Examples
Tree volume
The dataset refers to the volume (cubic feet) and diameter (inches) (at 54 inches above the ground) and height (feet) for a sample of 31 black cherry trees in the Allegheny National Forest Pennsylvania. The data were collected in order to find an estimate for the volume of a tree (and therefore for the timber yield), given its height and diameter. A starting point for estimating volume using these data is the geometric formula for a cylinder:
\[\mathrm{volume} = \pi*\left(\frac{\mathrm{diameter}}{2}\right)^2*\mathrm{height}\]
You can download these data from Moodle under TREES.csv.
Exploratory Plots
We can start by exploring the relationship between the two predictors and the response in two separate plots.
Suggested Model
Apart from the suggestion of a slight curvature in the plot of volume versus diameter, the scatterplots indicate that a multiple linear regression model with volume as a response and diameter and height as explanatory variables may be appropriate. This model is shown below (along with the residual plots produced after fitting the model).
\[\mathrm{volume}_i = \beta_0+\beta\mathrm{diameter}_i+\gamma\mathrm{height}_i+\epsilon_i\]
Residual Plots from this multiple linear regression model
While the initial scatterplots looked reasonable, the residuals versus fitted values plot highlights some evidence of curvature. This effect is not very marked, but there is a suggestion that the residuals tend to be positive, negative and then positive again, as we move from left to right in this plot.
This curvature (and the underlying geometric model) suggest that using a log transformation is appropriate for these data. (The log transform will produce, an additive, linear model from a multiplicative one.)
Linear model with a natural log transformation
\[\mathrm{log}(\mathrm{volume}_i) = \beta_0+\beta_1 \mathrm{log}(\mathrm{diameter}_i)+\gamma \mathrm{log}(\mathrm{height}_i)+\epsilon.\]
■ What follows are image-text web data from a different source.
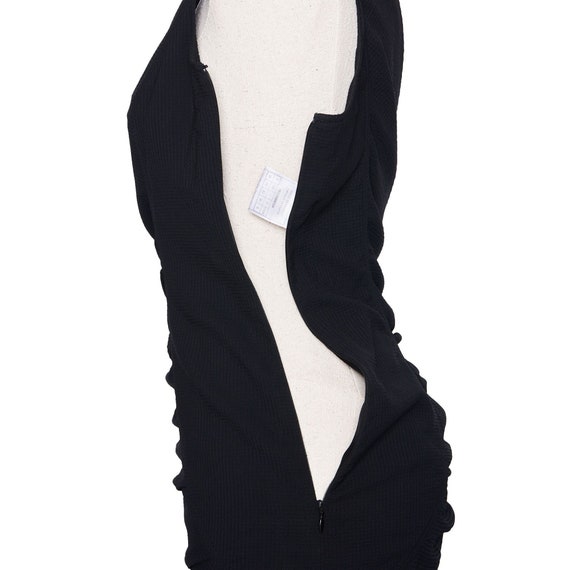 Vintage John Galliano Black Dress 6, Little Black… - image 5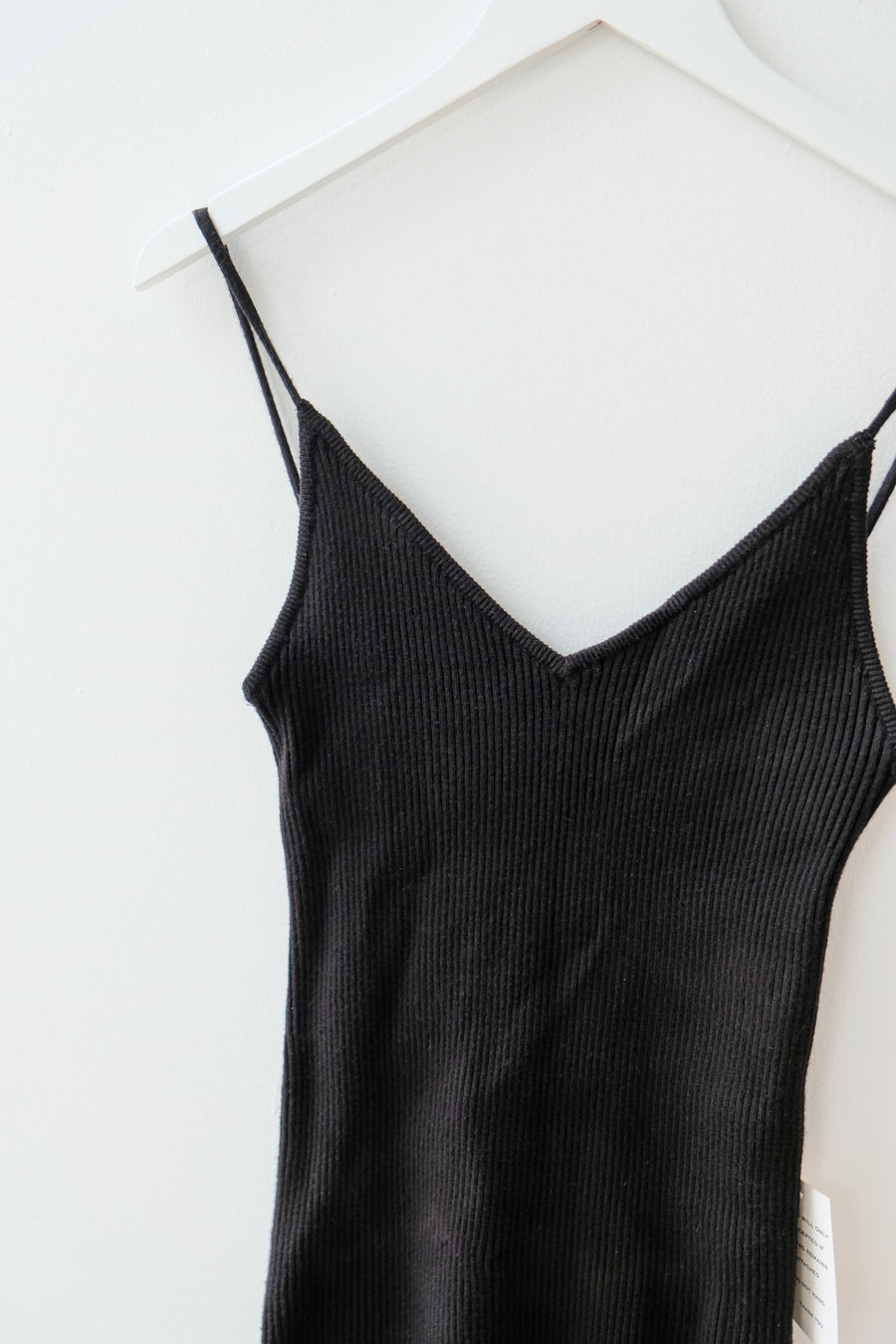 For Love & Lemons Black Knit Dress, Size Large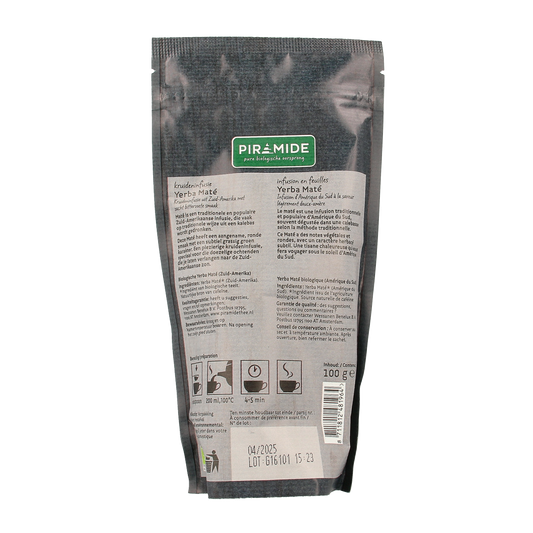 Piramide Yerba mate bio 100.00 Gram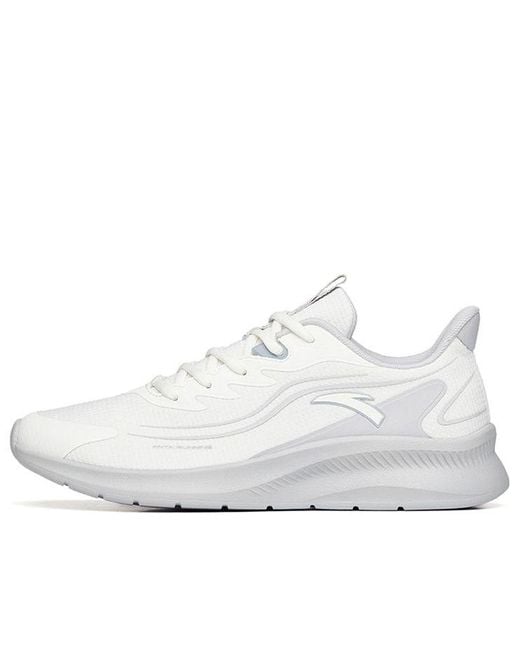 Anta White Running Series Sneakers for men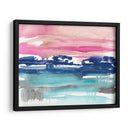 Indigo Sunset Ii - Jennifer Goldberger | Cuadro decorativo de Canvas Lab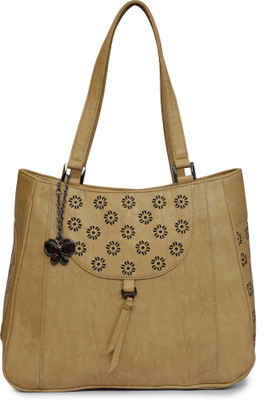 Butterflies Hand-held Bag(Yellow)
We now take a log transformation of all the variables and again plot the response against the two predictors.
Residual plots from linear model with log transformation:
When we move to the log scale, evidence of curvature in the residual plot disappears. However, the strongest argument for the use of the log transformation in this example is the underlying geometric model outlined earlier.
The principal issue with these data is how volume should be predicted from diameter and height.
##
## Call:
## lm(formula = log(Volume) ~ log(Height) + log(Girth), data = trees)
##
## Residuals:
## Min 1Q Median 3Q Max
## -0.168561 -0.048488 0.002431 0.063637 0.129223
##
## Coefficients:
## Estimate Std. Error t value Pr(>|t|)
## (Intercept) -6.63162 0.79979 -8.292 5.06e-09 ***
## log(Height) 1.11712 0.20444 5.464 7.81e-06 ***
## log(Girth) 1.98265 0.07501 26.432 < 2e-16 ***
## ---
## Signif. codes: 0 '***' 0.001 '**' 0.01 '*' 0.05 '.' 0.1 ' ' 1
##
## Residual standard error: 0.08139 on 28 degrees of freedom
## Multiple R-squared: 0.9777, Adjusted R-squared: 0.9761
## F-statistic: 613.2 on 2 and 28 DF, p-value: < 2.2e-16
A useful summary is provided by \(R^2\) and \(R^2\) (adj). For the model which incorporates both explanatory variables logged, \(R^2\) (adj) = 97.6%. Therefore, 97.6% of the variability in log volume can be explained by its dependence on log diameter and log height.
For every one unit increase in log diameter, log volume increases by 1.98 on average, assuming that height remains the same. Similarly for every one unit increase in log height, log volume increases by 1.12 on average, assuming that the diameter remains the same.
Remember to always interpret regression coefficients with respect to the measurements. In this case we have log transformed our variables and should interpret coefficients on this scale.